Max Fischer : jusqu'à 5 ans pour la faillite de la banque

Le tribunal correctionnel d'Anvers a prononcé jeudi des peines allant jusqu'à 5 ans de prison, avec sursis partiel, contre des responsables et des clients de la banque Max Fischer, dont la faillite frauduleuse avait été prononcée en 1997.

(BELGA) Le tribunal correctionnel d'Anvers a prononcé jeudi des peines allant jusqu'à 5 ans de prison, avec sursis partiel, contre des responsables et des clients de la banque Max Fischer, dont la faillite frauduleuse avait été prononcée le 9 janvier 1997.

André Zucker, 63 ans, un administrateur de la banque située dans le coeur du quartier diamantaire anversois, a été condamné à 5 ans de prison, dont 18 mois fermes, et à 247.893 euros d'amende.

L'autre administrateur, Bernard Fischer, 76 ans, a écopé de 3 ans de prison, dont un an ferme, et de 123.946 euros d'amende.

Selon le tribunal, les deux administrateurs étaient à l'origine des irrégularités commises au sein de la banque et des mécanismes frauduleux liés à des comptes fictifs à l'étranger.

"Ils ont transféré, via ces comptes, des centaines de millions d'anciens francs d'argent noir, les soustrayant ainsi au fisc.
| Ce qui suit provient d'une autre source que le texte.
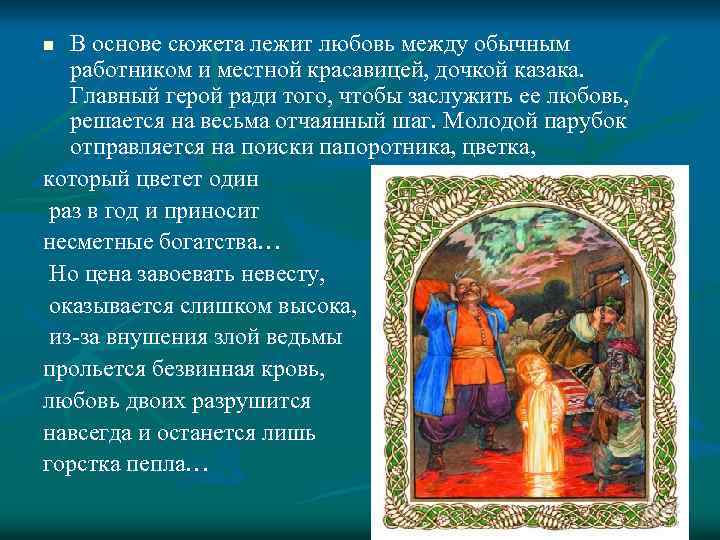 ■ В основе сюжета лежит любовь между обычным работником и местной красавицей, дочкой казака. Главный герой ради того, чтобы заслужить ее любовь, решается на весьма отчаянный шаг. Молодой парубок отправляется на поиски папоротника, цветка, который цветет один раз в год и приносит несметные богатства…
Но цена завоевать невесту, оказывается слишком высока, из-за внушения злой ведьмы прольется безвинная кровь, любовь двоих разрушится навсегда и останется лишь горстка пепла…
Les administrateurs voyaient cela comme une 'prestation de service' à leurs clients", a déclaré le tribunal, qui a qualifié les faits d'"hallucinants".

Le chef comptable, Victor Sterckx, a été condamné à un an de prison avec sursis, tandis que son adjoint s'en sort avec une simple déclaration de culpabilité.

Trois clients ont écopé d'un an de prison avec sursis, un quatrième de 6 mois avec sursis; six autres ont bénéficié de la suspension du prononcé de la condamnation.

Deux prévenus ont été acquittés.

André Zucker et Bernard Fischer accordaient également d'importants crédits sans aucune garantie pour la banque, ce qui a creusé le trou financier de cette dernière.

Lors d'un contrôle plus strict de l'établissement financier, ils ont monté différents mécanismes pour cacher ces irrégularités. "André Zucker surtout, secondé par le chef comptable Victor Sterckx, n'a observé aucune prescription légale, comptable ou de technique bancaire", a constaté le tribunal.

Les protagonistes dans ce dossier se sentaient au-dessus des lois, a-t-il ajouté. Même après le blocage de certains comptes bancaires par le juge d'instruction, ils ont tout fait pour pouvoir encore les vider.

Ces irrégularités ont provoqué, en 1997, la faillite de la banque Max Fischer, qui enregistrait alors un trou financier de 17 millions d'euros (700 millions de francs).